**** DOCUMENT SECTION
GIA WOODS
EXPLORES LIFE AND LOVE

Ego, guilt and eventual acceptance: Gia Woods offers companionship and camaraderie as she peels back layers of human emotions in her latest music

Persian queer pop artist Gia Woods wants people to know that it’s OK to be themselves. With hopes of making music that connects with people and make their days better knowing that there’s someone out there who can relate to their experiences, Gia’s music is personable, vulnerable and reminds everyone they are never alone.

Revolving around the human craving for companionship, Gia makes a strong statement about the hard phases in such relationships with latest single “Ego” taken from forthcoming Cut Season.

“When I wrote this track, I was going through so many transitional phases in my life,” she tells tmrw about the inspiration behind the song. “I was coming out of a long, toxic relationship and starting to see the patterns in hindsight. There were power struggles and lots of pettiness.

“Neither of us were willing to meet each other eye to eye and one of the things I realized was a lot of it was a bunch of ‘ego trips,’ which I was sometimes guilty of as well. Everyone has an ego one way or another, but there’s a time and place when to know when to put it aside.”

Similar to the single, the EP is one drawn from personal experiences. As Gia puts it, “Every song on this EP represents toxic characteristics we have within ourselves and which sometimes come out in relationships. Every song title is an emotion, a mindset, or a situation I was going through. It’s holding up a mirror to a relationship and pinpointing the things that you’re not OK with because you know you deserve better, and then cutting those people out.”

She adds: “Writing these songs was really is therapy for me. Anything I go through I have to write about and if I don’t, I go crazy.”

Speaking of the EP, her personal favorite track is “Naïve.”

“It’s gritty but also delicate,” she explains. “I love how nostalgic it is, and the way it makes you feel. The day I wrote it, I met one of my favourite producers “The Orphanage,” who I worked on a majority of the EP with. I walked in really depressed after just ending things with my ex. To be honest I wasn’t in the mood to write, but we ended up having a really genuine conversation about our past relationships and sharing all these crazy stories about our exes.

“I’ve had two long-term serious relationships and when both of them ended, they each said something along the lines of, ‘You never felt like my girlfriend.’ It was jarring because we were so young. Sure, we had deep connections, But I guess in the back of my mind, I knew these relationships wouldn’t work out because we were in our early 20s and still had a lot of growing up to do.

“It’s difficult to be fully dedicated to another person when you’re still figuring out your own life and making the mistakes you need to make to become the person you’re supposed to be. I think sometimes it takes dating multiple people to learn what you really want out of a relationship and when you’re young and naive, you don’t want to believe that.”

Drawing on such raw experiences and memories that change as she changes means that Gia’s music is constantly evolving. Reflecting on her current sound, she says, “It’s constantly changing as I realized so much more about the kind of artist I want to be. I was putting out a bunch of singles for a while, and it wasn’t satisfying to me. I wanted to do something more and writing Cut Season was that for me. I feel like you can really be in my world and feel every emotion I was going through while writing it. They were all written in a pivotal time in my life, and they’re all interconnected. That to me is so much more special than just a song here and there.”
********
**** DATA EXTRACTS
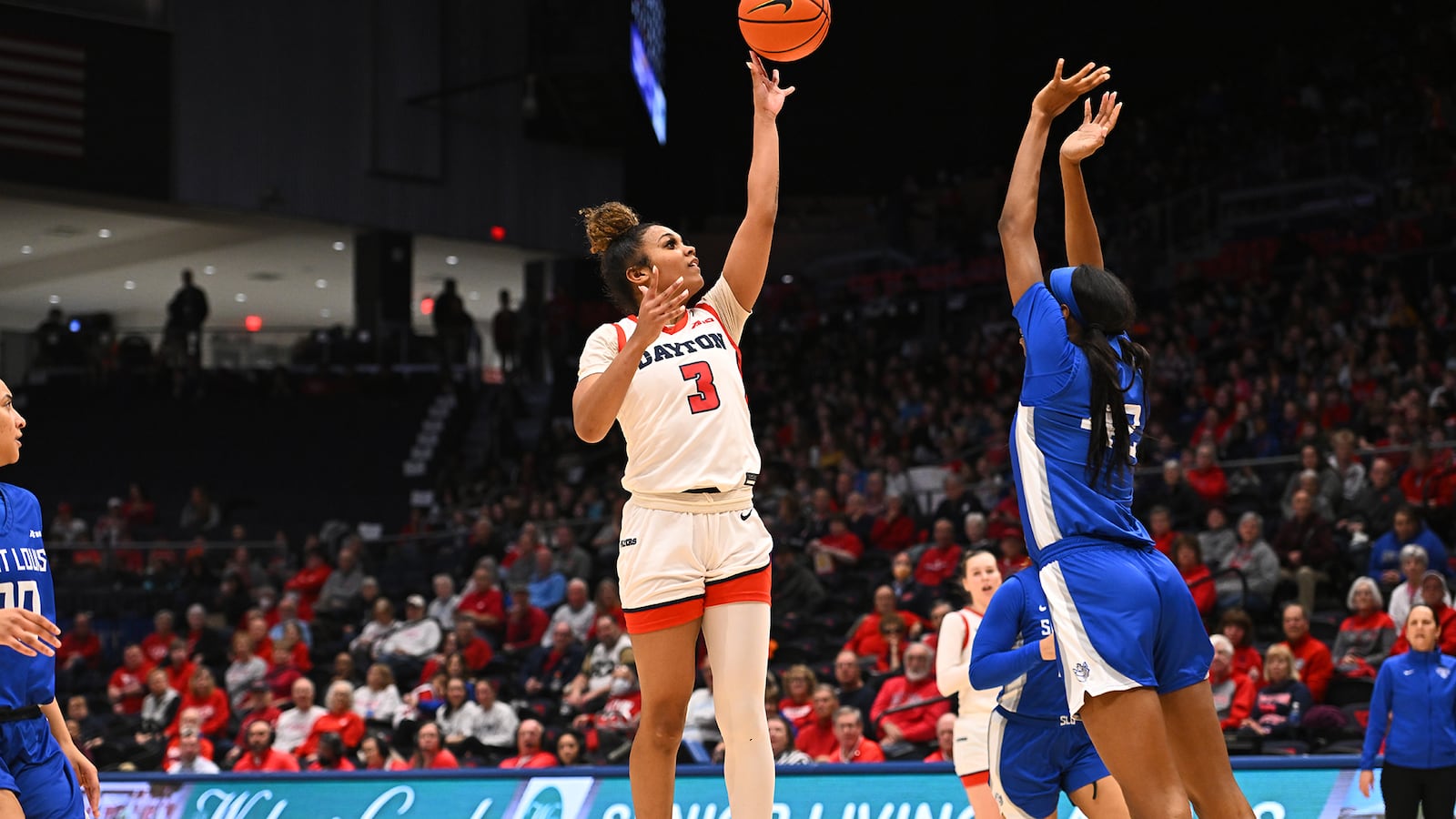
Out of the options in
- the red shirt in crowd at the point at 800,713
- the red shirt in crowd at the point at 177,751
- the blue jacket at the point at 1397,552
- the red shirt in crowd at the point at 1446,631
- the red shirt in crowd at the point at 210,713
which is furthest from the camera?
********
## TASK SET
**a)** Reproduce the passage of the Gia Woods article between "Revolving around the" and "lots of pettiness.", inclusive, without changing any words.
**b)** According to Gia Woods in the article about her, each song title on the EP is one of what three things? List them.

## COMPLETED EXERCISE
**a)**
Revolving around the human craving for companionship, Gia makes a strong statement about the hard phases in such relationships with latest single “Ego” taken from forthcoming Cut Season.

“When I wrote this track, I was going through so many transitional phases in my life,” she tells tmrw about the inspiration behind the song. “I was coming out of a long, toxic relationship and starting to see the patterns in hindsight. There were power struggles and lots of pettiness.

**b)**
an emotion
a mindset
a situation